■ Task 1
Can you pull out the stretch of the records from the line containing "From this photo, which of" through the end of the records, reproducing those lines verbatim?

—————

Deliberating nanotechnology in the US
‘No taxation without representation’ was one rallying cry of the American revolutionaries whose successful campaign against Great Britain ensured that I would write this commentary, for a British magazine, as a citizen of the United States. For some years, in both countries, a similarly revolutionary sentiment has circulated with respect to science and technology (S&T): ‘No innovation without representation!’
The normative power of the idea is simple. S&T, like legislation, provide basic rules for how society operates and how individuals can pursue their interests; thus, like legislation, S&T need to be constructed with the same public participation and representation as laws passed by parliaments.1 Despite its simplicity, this idea’s revolutionary power is hinted at by the often vehement reaction it receives: ‘You can’t vote to repeal Newton’s laws!’ – as if public participation were about ratifying the cognitive content of science, rather than engaging with its profound effects on the social world within which science is constituted.
Progressive legislation
Few nations have embraced this revolution. Most science policy watchers are familiar with the consensus conferences conducted by the Danish Board of Technology and similar participatory activities by the Dutch Rathenau Institute, and other groups in northern and western Europe. However, the United States has lagged in institutionalising this sentiment. Until recently.
In 2003, the US Congress passed its most progressive science policy law – the 21st Century Nanotechnology R&D Act – which mandated public input into nanotechnology R&D. The US National Science Foundation subsequently funded two Centers for Nanotechnology in Society (CNS) in 2005. Inspired by this same law, in 2008, the CNS at Arizona State University conducted a National Citizens’ Technology Forum (NCTF) on nanotechnology.2
While the NCTF was not the first public deliberation on nanotechnology, it accomplished important political and intellectual goals.

—————

■ Task 2
Copy the stretch of the nanotechnology commentary from "In 2003, the" through "and intellectual goals." word for word.

■ Given records
—————

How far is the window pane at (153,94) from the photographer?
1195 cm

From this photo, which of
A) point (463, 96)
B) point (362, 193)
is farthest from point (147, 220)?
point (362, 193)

—————

■ Correct answer 1
From this photo, which of
A) point (463, 96)
B) point (362, 193)
is farthest from point (147, 220)?
point (362, 193)

■ Correct answer 2
In 2003, the US Congress passed its most progressive science policy law – the 21st Century Nanotechnology R&D Act – which mandated public input into nanotechnology R&D. The US National Science Foundation subsequently funded two Centers for Nanotechnology in Society (CNS) in 2005. Inspired by this same law, in 2008, the CNS at Arizona State University conducted a National Citizens’ Technology Forum (NCTF) on nanotechnology.2
While the NCTF was not the first public deliberation on nanotechnology, it accomplished important political and intellectual goals.